(Data in this exercise begins)
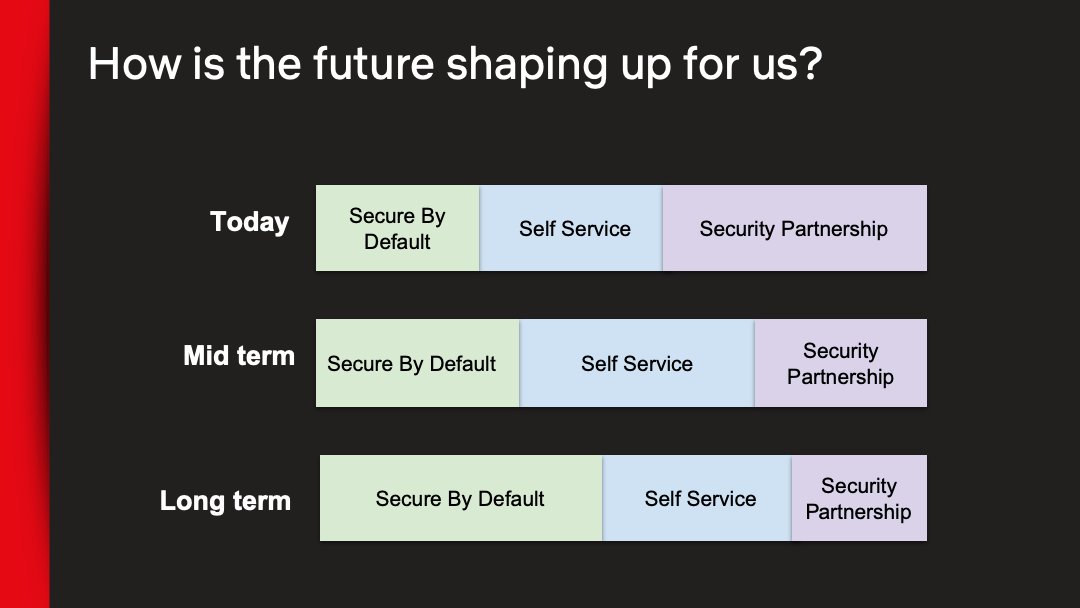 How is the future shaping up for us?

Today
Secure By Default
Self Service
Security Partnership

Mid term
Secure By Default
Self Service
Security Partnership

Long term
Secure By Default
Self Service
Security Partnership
(Data in this exercise ends)
(Data in this exercise begins)
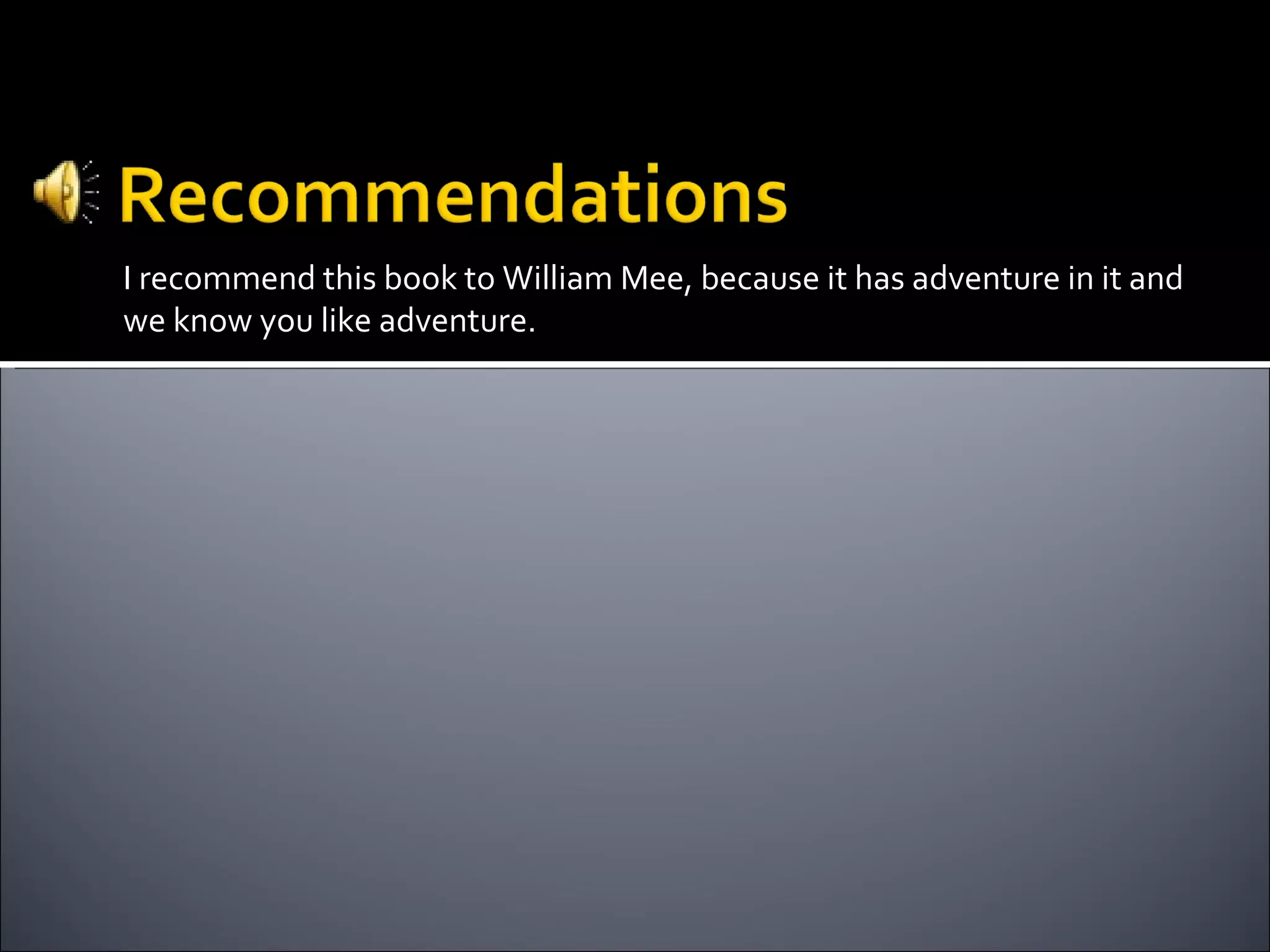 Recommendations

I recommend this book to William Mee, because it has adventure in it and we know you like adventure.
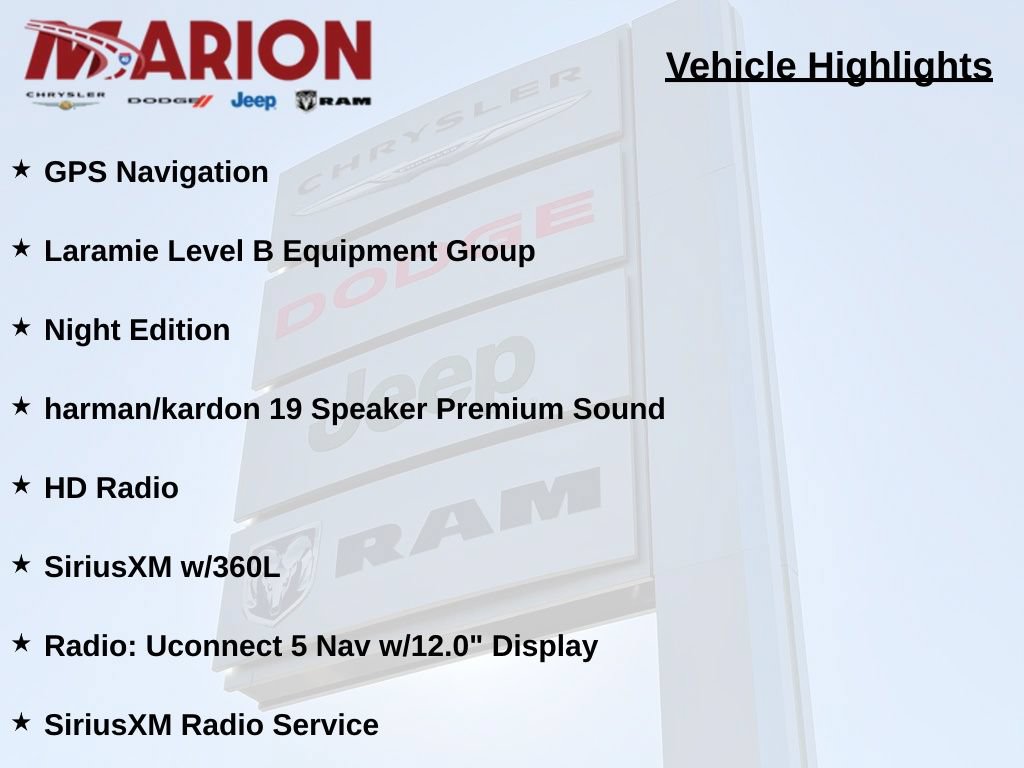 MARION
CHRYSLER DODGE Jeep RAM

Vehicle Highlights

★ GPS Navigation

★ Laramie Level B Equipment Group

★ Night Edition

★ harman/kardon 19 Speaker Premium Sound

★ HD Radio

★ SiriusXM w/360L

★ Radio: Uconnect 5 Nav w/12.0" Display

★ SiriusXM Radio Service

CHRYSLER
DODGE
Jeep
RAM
(Data in this exercise ends)
= Exercise requirements =
I need each line of the entries that holds the string "Radio" located and copied.

= Written solution =
★ HD Radio
★ Radio: Uconnect 5 Nav w/12.0" Display
★ SiriusXM Radio Service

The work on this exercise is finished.